◆ Article ◆
--- --- ---
February 15, 2026
When someone asks me what I do, I reply “I help prevent and heal math trauma to give students a shot at passing their math classes, finishing college, and succeeding in life.”
Generally, their intrigue is accompanied by the comment that they have or know someone with math anxiety. I get why people say this.
I’ve seen some talk about math anxiety and equate it with math trauma. I completely disagree. Math anxiety and math trauma are not the same. Math anxiety is only one part of math trauma.
A person can be traumatized by math and not have math anxiety. A person can also have math anxiety, but it doesn’t rise to the level of trauma. What’s the difference between math anxiety and math trauma? We’ll explore that now.
What is math anxiety?
Like other forms of anxieties, math anxiety is a fear that is triggered when a specific action is happening. In this case, math anxiety is the fear of doing math.
When a person has math anxiety, their hands may tremble. Their palms may sweat. Their adrenaline may rise. These are all signs that a fear response is being triggered in a person.
Fear is a natural human response that may or may not be chronic or debilitating. In other words, fear doesn’t have to be constant or cripple us.
--- --- ---
◆ Records for processing ◆
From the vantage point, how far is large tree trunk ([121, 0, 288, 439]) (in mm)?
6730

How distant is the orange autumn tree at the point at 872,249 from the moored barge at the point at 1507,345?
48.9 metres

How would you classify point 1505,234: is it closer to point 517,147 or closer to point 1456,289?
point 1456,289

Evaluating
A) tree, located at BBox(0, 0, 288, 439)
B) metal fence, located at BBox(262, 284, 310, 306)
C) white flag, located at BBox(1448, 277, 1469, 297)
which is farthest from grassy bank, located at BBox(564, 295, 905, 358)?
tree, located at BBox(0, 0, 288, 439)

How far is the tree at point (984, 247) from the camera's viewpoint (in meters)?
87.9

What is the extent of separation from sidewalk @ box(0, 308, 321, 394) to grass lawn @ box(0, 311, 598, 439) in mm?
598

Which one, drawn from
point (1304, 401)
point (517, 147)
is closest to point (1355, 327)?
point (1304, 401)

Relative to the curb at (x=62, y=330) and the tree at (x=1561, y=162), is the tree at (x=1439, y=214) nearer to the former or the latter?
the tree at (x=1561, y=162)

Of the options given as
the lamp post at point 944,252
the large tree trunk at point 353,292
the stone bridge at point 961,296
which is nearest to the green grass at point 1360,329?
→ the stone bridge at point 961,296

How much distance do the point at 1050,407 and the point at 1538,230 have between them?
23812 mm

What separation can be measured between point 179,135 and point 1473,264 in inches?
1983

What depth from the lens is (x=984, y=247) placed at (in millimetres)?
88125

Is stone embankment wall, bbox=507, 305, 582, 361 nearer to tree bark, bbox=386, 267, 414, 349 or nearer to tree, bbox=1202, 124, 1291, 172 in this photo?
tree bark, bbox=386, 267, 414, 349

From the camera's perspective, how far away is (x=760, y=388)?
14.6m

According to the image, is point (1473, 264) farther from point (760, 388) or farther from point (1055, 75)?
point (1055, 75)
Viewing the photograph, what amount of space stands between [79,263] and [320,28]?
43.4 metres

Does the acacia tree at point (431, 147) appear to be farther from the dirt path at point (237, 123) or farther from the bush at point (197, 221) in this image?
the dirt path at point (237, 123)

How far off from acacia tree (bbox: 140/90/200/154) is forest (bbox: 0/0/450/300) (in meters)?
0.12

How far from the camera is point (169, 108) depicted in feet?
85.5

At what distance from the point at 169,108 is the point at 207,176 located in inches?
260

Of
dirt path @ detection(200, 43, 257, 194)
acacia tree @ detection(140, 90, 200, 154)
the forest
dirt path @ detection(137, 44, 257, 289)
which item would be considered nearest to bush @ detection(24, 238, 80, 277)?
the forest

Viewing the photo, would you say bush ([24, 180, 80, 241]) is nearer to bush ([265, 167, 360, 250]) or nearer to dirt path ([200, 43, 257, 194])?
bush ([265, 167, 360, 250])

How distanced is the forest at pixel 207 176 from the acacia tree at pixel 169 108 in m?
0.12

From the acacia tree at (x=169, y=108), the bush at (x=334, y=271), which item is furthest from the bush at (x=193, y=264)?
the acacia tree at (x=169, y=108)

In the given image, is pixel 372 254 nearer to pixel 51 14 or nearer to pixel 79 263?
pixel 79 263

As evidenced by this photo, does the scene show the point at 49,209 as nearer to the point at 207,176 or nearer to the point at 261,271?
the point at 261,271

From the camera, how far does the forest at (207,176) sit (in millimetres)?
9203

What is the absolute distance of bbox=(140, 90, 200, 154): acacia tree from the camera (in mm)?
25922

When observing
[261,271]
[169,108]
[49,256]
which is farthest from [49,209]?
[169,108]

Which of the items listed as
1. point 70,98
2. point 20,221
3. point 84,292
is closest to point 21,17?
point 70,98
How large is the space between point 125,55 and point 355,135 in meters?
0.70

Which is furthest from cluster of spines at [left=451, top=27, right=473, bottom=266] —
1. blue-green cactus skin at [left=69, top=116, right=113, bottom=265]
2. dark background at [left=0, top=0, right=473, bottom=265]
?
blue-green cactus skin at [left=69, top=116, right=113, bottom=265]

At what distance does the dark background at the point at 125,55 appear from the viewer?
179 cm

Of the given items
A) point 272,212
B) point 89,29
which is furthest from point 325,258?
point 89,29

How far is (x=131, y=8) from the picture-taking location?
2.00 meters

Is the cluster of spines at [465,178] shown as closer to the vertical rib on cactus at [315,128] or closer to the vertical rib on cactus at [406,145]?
--- --- ---
◆ Problems and tasks ◆
1. In one to three sentences, explain why the piece on math trauma says that math anxiety and math trauma are not the same.
2. Copy the stretch of the records from their start through the line containing "48.9 metres", both ends included.

◆ Problem solutions ◆
1. Math anxiety is only one part of math trauma. A person can be traumatized by math without having math anxiety, and a person can have math anxiety that doesn't rise to the level of trauma.

2.
From the vantage point, how far is large tree trunk ([121, 0, 288, 439]) (in mm)?
6730

How distant is the orange autumn tree at the point at 872,249 from the moored barge at the point at 1507,345?
48.9 metres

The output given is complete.